### ОТРЫВОК ТЕКСТА
==============================

Совершив по прибытии обычный визит в Министерство иностранных дел, три дня спустя я в сопровождении надлежащих чиновников, князя Салтыкова и господина де Коняра, отправился на специальном поезде в Гатчину, где был принят императором. Я нашел его — хотя он и был гораздо более сдержан, чем его отец — приятным и прямым в общении. Поскольку он испытывал отвращение к заготовленным речам, мы сразу же начали обсуждение различных вопросов, представляющих интерес для обеих стран, и особенно тех, которые проистекали из Беринговоморского промысла. Он казался полностью погруженным в американскую точку зрения, охарактеризовав мародеров в этом море как «ces poachers là» — употребив английское слово, хотя наш разговор шел по-французски; и когда я сказал, что российские и американские интересы в этом вопросе совпадают, он не только согласился, но и говорил довольно долго и серьезно в том же духе.

==============================

### ЗАДАНИЕ
Подхватите рассказ о приеме у императора в Гатчине и продолжите его сразу после последнего предложения. Записи здесь никакой роли не играют.

==============================

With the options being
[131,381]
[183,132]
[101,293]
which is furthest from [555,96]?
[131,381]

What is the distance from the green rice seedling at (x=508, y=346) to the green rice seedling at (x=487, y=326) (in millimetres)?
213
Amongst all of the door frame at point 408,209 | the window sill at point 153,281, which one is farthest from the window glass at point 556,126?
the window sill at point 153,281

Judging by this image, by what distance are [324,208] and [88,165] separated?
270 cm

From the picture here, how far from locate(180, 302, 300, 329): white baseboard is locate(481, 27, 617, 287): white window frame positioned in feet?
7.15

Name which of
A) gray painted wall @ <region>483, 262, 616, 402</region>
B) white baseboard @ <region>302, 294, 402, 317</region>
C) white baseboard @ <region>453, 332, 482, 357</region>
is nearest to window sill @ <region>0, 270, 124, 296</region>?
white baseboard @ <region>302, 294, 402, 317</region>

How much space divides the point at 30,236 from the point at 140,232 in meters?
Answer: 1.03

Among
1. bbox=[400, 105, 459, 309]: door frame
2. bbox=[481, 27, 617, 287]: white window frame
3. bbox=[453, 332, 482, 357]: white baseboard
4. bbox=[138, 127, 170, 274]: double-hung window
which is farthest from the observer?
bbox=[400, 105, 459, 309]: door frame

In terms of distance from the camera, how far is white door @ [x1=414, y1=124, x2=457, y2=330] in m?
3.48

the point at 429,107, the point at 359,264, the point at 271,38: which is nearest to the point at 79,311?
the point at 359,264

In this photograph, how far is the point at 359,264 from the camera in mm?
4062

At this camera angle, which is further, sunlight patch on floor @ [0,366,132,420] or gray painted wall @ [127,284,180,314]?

==============================

### ОТВЕТ
Он особо упомянул Чикагскую выставку, отозвался с похвалой о ее общем замысле и плане, заметив, что хотя в некоторых категориях произведений искусства она, возможно, и не дотягивает до некоторых европейских выставок, в очень многих специфических областях она несомненно превзойдет все остальные; а когда я выразил надежду, что Россия будет представлена на ней в полной мере, он сердечно откликнулся, заявив, что таково и его собственное желание.
Среди различных затронутых тем одна оказалась довольно любопытной. В приемной я встретил архиепископа Варшавского, облаченного в лиловую рясу и шляпу — последняя была украшена чрезвычайно сверкающим крестом из бриллиантов, — и, завязав с ним разговор, узнал, что несколько лет назад он посещал Китай в качестве миссионера; его речь выдавала очень умного человека; и когда я сказал, что один из наших бывших американских епископов, доктор Бун, при подготовке китайского издания Священного Писания столкнулся с величайшими трудностями при выборе подходящего эквивалента для слова «Бог», архиепископ ответил: «Это вполне естественно по той причине, что у китайцев на самом деле нет никакого представления о таком Существе».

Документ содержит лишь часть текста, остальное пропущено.